5 août 75 : Visite officielle de Khieu Samphan (vice-premier ministre du G.R.U.N.C) et Ieng Sary (Affaires étrangères) à Pékin.
10 août 75 : Au Cambodge, suite à la récente visite visite de Le Duan, premier secrétaire du parti communiste vietnamien, à Phnom Penh, Nuon Chea, numéro deux du KD, se rend à son tour à Hanoi : les récents incidents frontaliers sont discutés et plus ou moins réglés, au moins temporairement. L’île de Poulo Wai, prise en mai par les Vietnamiens, est finalement restituée au KD. Les Cambodgiens présentent à nouveau leurs excuses en expliquant les « empiétements involontaires » par leur « méconnaissance du tracé des frontières » (Biernan, 1998, p. 127).
13 août 75 : En visite en Chine avec Ieng Sary (Affaires étrangères) et Khieu Samphan, vice-premier ministre du G.R.U.N.C., affirment que les problèmes essentiels ont été résolus au Cambodge. En appliquant la méthode khmère rouge… Ils obtiennent un prêt d’un milliard de dollars sur 5 ans et un don de 20 millions (Richer, 2009, p. 68). En échange, Zhou Enlaï demande à ses visiteurs de tempérer leur ardeur révolutionnaire et leur réclame le retour de Sihanouk (en exil alternativement en Chine ou en Corée du Nord depuis le coup de force de 1970) au pays comme élément modérateur. Selon un réfugié qui a vécu avec les conseillers chinois de Phnom Penh, ceux-ci commencent à critiquer, en privé, les dérives du régime des KR (Ponchaud, 2005, p. 155).
Les KR font connaître la nomination de Ieng Sary et Son Sen aux postes de vice-premiers ministres du Cambodge. Les Occidentaux voient là – à tort – une marque d’influence d’Hanoi (Biernan, 1998, p. 127).
15 août 75 : Une réunion se tient entre les dirigeants kr à la gare de chemin de fer de Phnom Penh qui sert de Q.G. aux dirigeants depuis le 17 avril. C’est là que Son Sen (ministre de la Défense) décide de la création du Santebal et de S 21. S 21 dans un premier temps, se situera à l’angle des rues 163 et 360 dans le quartier de Tuol Sleng. Ce n’est qu’en novembre 1975 que le centre sera transféré dans l’ex-Q.G. de la police central, Phsar Thmey, proche du marché central. Son installation définitive dans son lieu actuel (collège de Pohea Yat et bâtiments annexes proches) ne s’effectuera qu’en avril 1976. Le centre d’interrogatoire rejoindra alors à nouveau le quartier de Tuol Sleng (Deron, 2009, pp. 46-47).

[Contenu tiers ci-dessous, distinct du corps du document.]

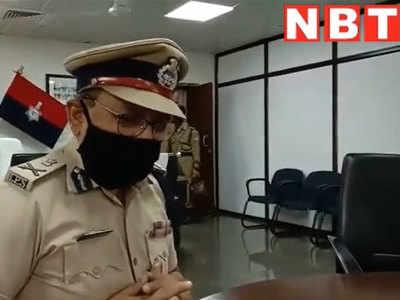 बिहार के डीजीपी गुप्तेश्वर पांडेय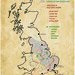 map UK - 10th century from British Artefacts Volume II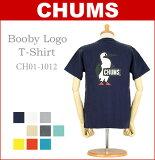 【SALE セール】■ CHUMS (チャムス 半袖Tシャツ) ブービーロゴ Tシャツ (CH01-1012/CH11-1012)(ロゴ プリント/半袖/アウトドア/メンズ/レディース/おしゃれ/かわいい)【ゆうメールなら送料→180円】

Le Santebal (littéralement « gardiens de la paix ») est un bureau qui a le statut d’un régiment militaire autonome chargé des tâches de l’appareil répressif du régime des KR. Il dépend directement de Son Sen (Défense). Il est chargé d’éliminer les individus ayant prétendument critiqué, saboté la révolution ou comploté contre le P.C.K. C’est de lui dont déprend S 21 (Porée, 2025, pp. 96-97).

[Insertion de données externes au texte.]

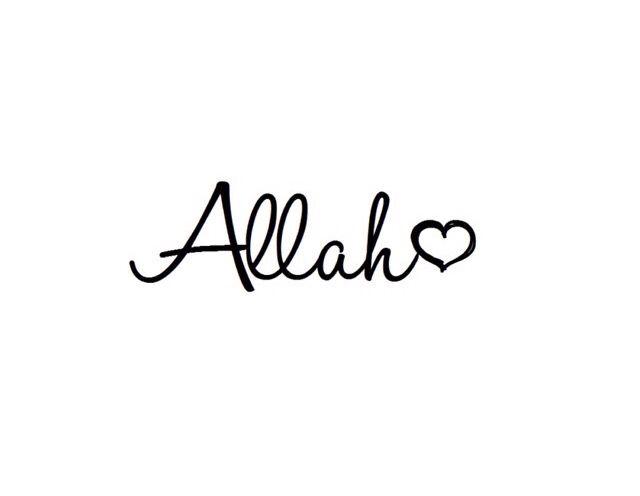 الله يكفي*Allah is enough.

18 août 75 : Penn Nouth (officiellement toujours premier ministre) et Khieu (vice-premier ministre du G.R.U.N.K.) sont à Pékin : nouvelles promesses chinoises d’aide massive au nouveau régime cambodgien.
19 août 75 : Après une vaine tentative (voir 18 juillet), Penn Nouth et Kieu Samphan prennent à leur tour le chemin de Pyongyang (Corée du Nord) pour tenter de demander le retour de Sihanouk au Cambodge. Cette fois, il accepte à condition de demeurer chef de l’État à vie. Sihanouk repart vers Pékin et rencontre un Zhou Enlaï affaibli, hospitalisé pour soigner un cancer, qui a jusqu’alors beaucoup œuvré pour le retour du prince.
Sihanouk confie à ses proches, « ma décision de retourner au Cambodge ne signifie pas que j’approuve la politique cruelle des Khmers rouges, mais je dois me sacrifier en l’honneur de la Chine et de son Excellence, le Premier ministre Chou En Laï qui ont tant fait pour le Cambodge et pour moi-même. » (cité in Ponchaud, 2005, p. 188).